Un dynamisme régional qui contraste avec l’inertie tunisienne
Cette opération illustre surtout l’appétit croissant des investisseurs pour le secteur gazier africain, alors que plusieurs pays du continent misent de plus en plus sur leurs ressources pour répondre à leurs besoins en électricité. Un mouvement dont la Tunisie, pourtant dotée d’un potentiel gazier et pétrolier réel, peine à tirer profit, malheureusement.
Pendant que la Côte d’Ivoire attire des investissements structurants et que la Guinée équatoriale consolide son attractivité, le secteur des hydrocarbures tunisien reste englué dans l’attentisme : cadre réglementaire jugé peu incitatif, lenteur administrative, absence de véritable stratégie de valorisation des gisements existants, etc.
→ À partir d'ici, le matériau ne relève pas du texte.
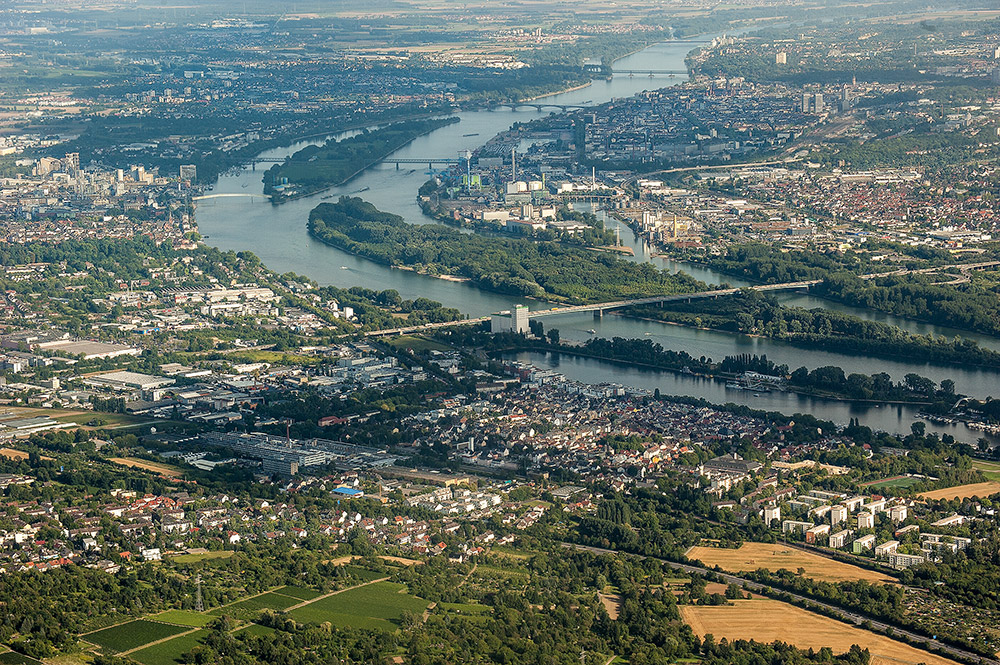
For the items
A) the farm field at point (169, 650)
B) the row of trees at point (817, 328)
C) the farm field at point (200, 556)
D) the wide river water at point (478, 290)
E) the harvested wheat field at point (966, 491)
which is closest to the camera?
the farm field at point (169, 650)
Résultat, les majors et les indépendants qui multiplient les acquisitions ailleurs sur le continent regardent la Tunisie de loin, quand ils ne s’en détournent pas carrément.
À l’heure où ses voisins transforment leurs ressources gazières en leviers de croissance et d’attractivité, la Tunisie continue de gérer son secteur énergétique au fil de l’eau, sans initiative forte pour inverser la tendance.
Rappelons au passage que Panoro est présente en Tunisie depuis 2018 et détient des participations dans plusieurs concessions pétrolières, notamment Ras El Besh, El Hajeb Guebiba et Cercina Sud, ainsi que dans le permis offshore de Sfax (SOEP) et les champs historiquement exploités via TPS (ex-OMV), dont le champ d’El Ain dans la concession de Gremda (Sfax)…
Quant aux investissements réalisés, ils concernent l’acquisition de DNO-Tunisia AS en 2018, marquant l’entrée de Panoro sur le marché tunisien ; puis l’acquisition d’OMV Tunisia Upstream GmbH (trois mois plus tard) pour 65 millions de dollars, avec une participation de 49 % dans des champs pétroliers en production ; il y a aussi l’acquisition des 40 % de Beender Tunisia Petroleum dans Sfax Petroleum Corp. pour environ 18,2 millions de dollars ; et, en 2024, l’émission obligataire de 150 millions de dollars (taux de 10,25 %, échéance à 5 ans), en partie destinée à accélérer la croissance des activités tunisiennes du groupe.
Voilà pourquoi le management de Panoro considère que le marché tunisien possède un vrai potentiel d’investissement dans le secteur gazier et pétrolier. L’espoir est donc permis pour faire revenir les majors et/ou les moyennes compagnies du secteur.